The communication between Scarb and the procedural macros will have to be implemented in such a manner, that:
- Will be forward and backward compatible regardless of changes in the Cairo compiler internals (including the Cairo AST).
- Can be established over the FFI barrier.
In order to meet the specified requirements, instead of syntax tree nodes, we can rather pass plain Cairo tokens which will be parsed by the procedural macro itself.
A token can be defined as a string with one of three kinds assigned to it during parsing. The token kinds are: identifier, punctuation symbol and literal. Kinds of different tokens can be represented as an enum called TokenTree. An iterator over TokenTrees is called a TokenStream. A TokenStream is a representation of a Cairo code.
Implementation of the communication protocol will require some adjustments in the Cairo language parser, so that it can be used for TokenStreams. Namely, it should be possible to use TokenStreams as input instead of Cairo files, skipping the lexical analysis required for Cairo files (as TokenStream can already be analyzed on the compiler side).
- Since shared libraries are loaded into the process memory space, some errors in the execution might result in hard to debug segmentation faults.
- Procedural macros are also in fact just Rust code run on end user’s hardware. This makes them more susceptible to bad actors actions, than a standard Cairo source code.
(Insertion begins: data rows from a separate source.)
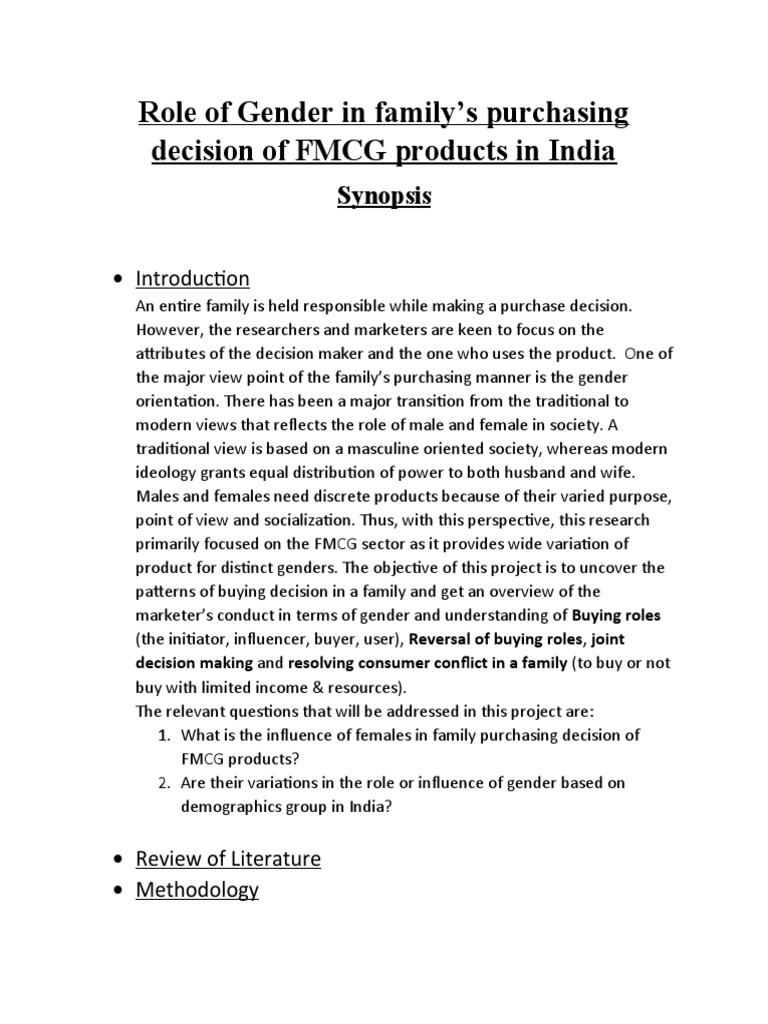 Role of Gender in family's purchasing decision of FMCG products in India

Synopsis

• Introduction

An entire family is held responsible while making a purchase decision. However, the researchers and marketers are keen to focus on the attributes of the decision maker and the one who uses the product. One of the major view point of the family's purchasing manner is the gender orientation. There has been a major transition from the traditional to modern views that reflects the role of male and female in society. A traditional view is based on a masculine oriented society, whereas modern ideology grants equal distribution of power to both husband and wife. Males and females need discrete products because of their varied purpose, point of view and socialization. Thus, with this perspective, this research primarily focused on the FMCG sector as it provides wide variation of product for distinct genders. The objective of this project is to uncover the patterns of buying decision in a family and get an overview of the marketer's conduct in terms of gender and understanding of Buying roles (the initiator, influencer, buyer, user), Reversal of buying roles, joint decision making and resolving consumer conflict in a family (to buy or not buy with limited income & resources).

The relevant questions that will be addressed in this project are:

1. What is the influence of females in family purchasing decision of FMCG products?
2. Are their variations in the role or influence of gender based on demographics group in India?

• Review of Literature
• Methodology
Thus, procedural macros should always be treated with special attention, and only ones from trusted sources should be used.
- The compiler machinery of Scarb can be extracted into a separate binary, in order to provide a higher level of isolation from the procedural macros runtime implementation. This would prevent memory corruption from killing entire Scarb execution, so Scarb would be able to recover with good error message.
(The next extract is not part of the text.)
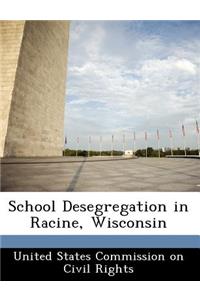 School Desegregation in Racine, Wisconsin

United States Commission on Civil Rights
- Since the communication protocol between Cairo compiler and the procedural macro will be hidden from the end user, it might be subject to optimisations along the way. Similarly to Rust proc macros, the communication protocol could be bidirectional with use of callbacks on input TokenStream, which eliminates the need to pass whole stream through FFI boundary each time.
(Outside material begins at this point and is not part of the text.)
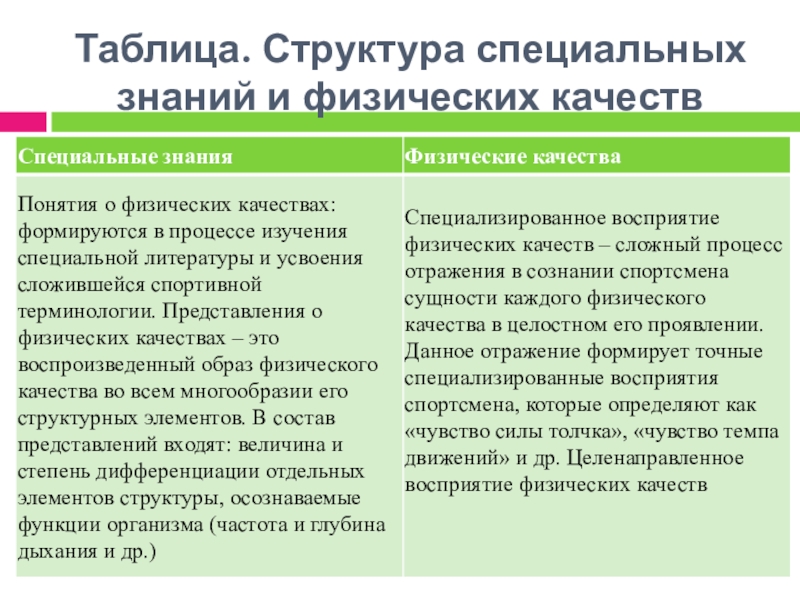 Таблица. Структура специальных знаний и физических качеств

| Специальные знания | Физические качества |
|---|---|
| Понятия о физических качествах: формируются в процессе изучения специальной литературы и усвоения сложившейся спортивной терминологии. Представления о физических качествах – это воспроизведенный образ физического качества во всем многообразии его структурных элементов. В состав представлений входят: величина и степень дифференциации отдельных элементов структуры, осознаваемые функции организма (частота и глубина дыхания и др.) | Специализированное восприятие физических качеств – сложный процесс отражения в сознании спортсмена сущности каждого физического качества в целостном его проявлении. Данное отражение формирует точные специализированные восприятия спортсмена, которые определяют как «чувство силы толчка», «чувство темпа движений» и др. Целенаправленное восприятие физических качеств |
- Procedural macro could also be executed separately from Scarb, for instance as separate processes, thanks to the separation of the procedural macro API.
- Adjust Cairo parser, so that it can be used without a SyntaxGroup db setup (which is now used to fill out the db with tokens for next steps in compilation process). The db setup is computationally expensive, while the procedural macros will not utilize it any way.